ひと口に経営危機といっても、その状況により、厳しさには雲泥の差があります。
そして、その状況をまずしっかりと理解・把握し、そのレベルに合わせた取り組みをしなければなりません。
経営危機の状況認識をすることにより、打開に向けた取り組みが始まるということになるのですが、実は、経営危機の状況(レベル)を認識し、取り組み判断するという流れが簡単ではないのです。
前回のブログで、経営危機の簡易な判断方法をご紹介しました。
これにより、経営危機状況かどうかについては、ご理解をいただけたと思います。
今回は、経営危機状況のレベル(深刻度)についての、私の判断方法をご紹介したいと思います。
経営危機状況のレベルとは、どの様な取り組みが可能かによって、そのレベルが決まってくると思います。
経営改善により再生が可能かどうか、さらには事業の維持が可能かどうかという2つのポイントで、取り組みの方向性が決まりますので、それに合わせて経営危機度のレベル分けをすることになります。

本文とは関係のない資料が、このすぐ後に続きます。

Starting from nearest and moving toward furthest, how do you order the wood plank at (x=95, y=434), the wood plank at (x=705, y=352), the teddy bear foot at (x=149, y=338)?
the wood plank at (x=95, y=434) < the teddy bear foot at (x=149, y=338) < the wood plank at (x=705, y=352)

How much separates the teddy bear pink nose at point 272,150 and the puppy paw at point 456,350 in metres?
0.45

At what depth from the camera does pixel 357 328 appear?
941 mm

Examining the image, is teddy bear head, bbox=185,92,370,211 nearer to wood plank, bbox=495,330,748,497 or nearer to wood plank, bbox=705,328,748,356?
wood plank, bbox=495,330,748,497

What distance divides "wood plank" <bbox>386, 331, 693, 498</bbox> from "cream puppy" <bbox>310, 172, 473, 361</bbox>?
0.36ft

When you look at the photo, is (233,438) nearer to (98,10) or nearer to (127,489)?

取組の方向性としては、以下のような分け方になります。
① 経営改善により、現経営形態での事業再生が可能 (深刻度軽)
② 経営改善による再生の可能性はあるが、失敗する可能性もある (深刻度小)
・・・経営改善に取組むが、別形態での事業継続も準備する
③ 現経営形態での再生は難しいが、別形態で事業を維持できる可能性がある (深刻度中)
・・・経営改善は諦め、形態を変えて事業を維持する
④ 別形態でも、事業の維持は難しい (深刻度大)
・・・経営も事業も諦めることになります
上記の4パターンにレベル分けすることになるのですが、その経営危機の深刻度についてレベル分けは、以下の基準で判断することになります。
Ⅰ.収益性の状況
ア 営業利益が黒字
イ 改善により営業利益の黒字は可能
ウ 改善しても、営業利益の黒字化は難しい
Ⅱ.経営改善度の状況
ア 経営改善には取り組んでいない
イ 経営改善に取り組んでいるが、成果は得られていない
ウ 経営改善に取り組み、経費の圧縮などを十分に実施している
Ⅲ.資金繰りの状況
ア 6か月以降も、資金繰りは確保できる
イ 3か月ほどは資金繰りが確保できる
ウ 有事の資金繰りにより、3か月ほどの資金繰り確保が可能
上記の収益性,経営改善度,資金繰りという3項目により、経営危機の深刻度レベルを算定します。
そして、その算定した結果により、経営改善や事業の継続の可能性を判断し、取り組みの方向性を選定することになり、表にまとめると以下の様になります。
収益性 経営改善度 資金繰り
① 経営改善に取組む ア ア ,イ ア
② 経営改善と別形態の準備 イ ア ,イ ア ,イ
③ 別形態で事業継続 イ イ ,ウ ア,イ,ウ
④ 会社も事業も諦める ウ ウ ウ
たとえば、収益性として営業利益が黒字で、経営改善には未だ取り組んでおらず、資金繰りは6か月以上確保できている状況ならば、無条件で経営改善に取組み、再生を目指すべきでしょう。
もしも、収益性として赤字だが、今後、経営改善に取組むことにより黒字確保の可能性があり、資金繰りも3か月ほど確保できる状況ならば、経営改善に取組むことにより再生を目指しながら、万が一のことも考え、別形態で事業の維持を図る準備も進めるべきでしょう。
さらに、既に経営改善に取り組み、経費の圧縮など十分に実施しているが、営業利益の黒字化は難しく、有事の無茶な資金繰りをしても、3か月も資金繰りが確保できないような状況であれば、経営の継続は当然の事、事業の維持も諦めるべきだということになります。
この様に、レベル分けの表で、収益性,経営改善度,資金繰りの基準を当てはめることにより、取り組みの方向性が判断できることになります。
以上が、経営危機状況のレベル(深刻度)による、取り組みの判断基準になります。
当然、その他の状況などにより判断が変わる場合もありますし、ある程度の誤差は当然に発生しますが、大きな方向性としてはこの基準で適合するのではないでしょうか。
あくまでも、私の判断方法ですので、目途としてご理解いただければと思います。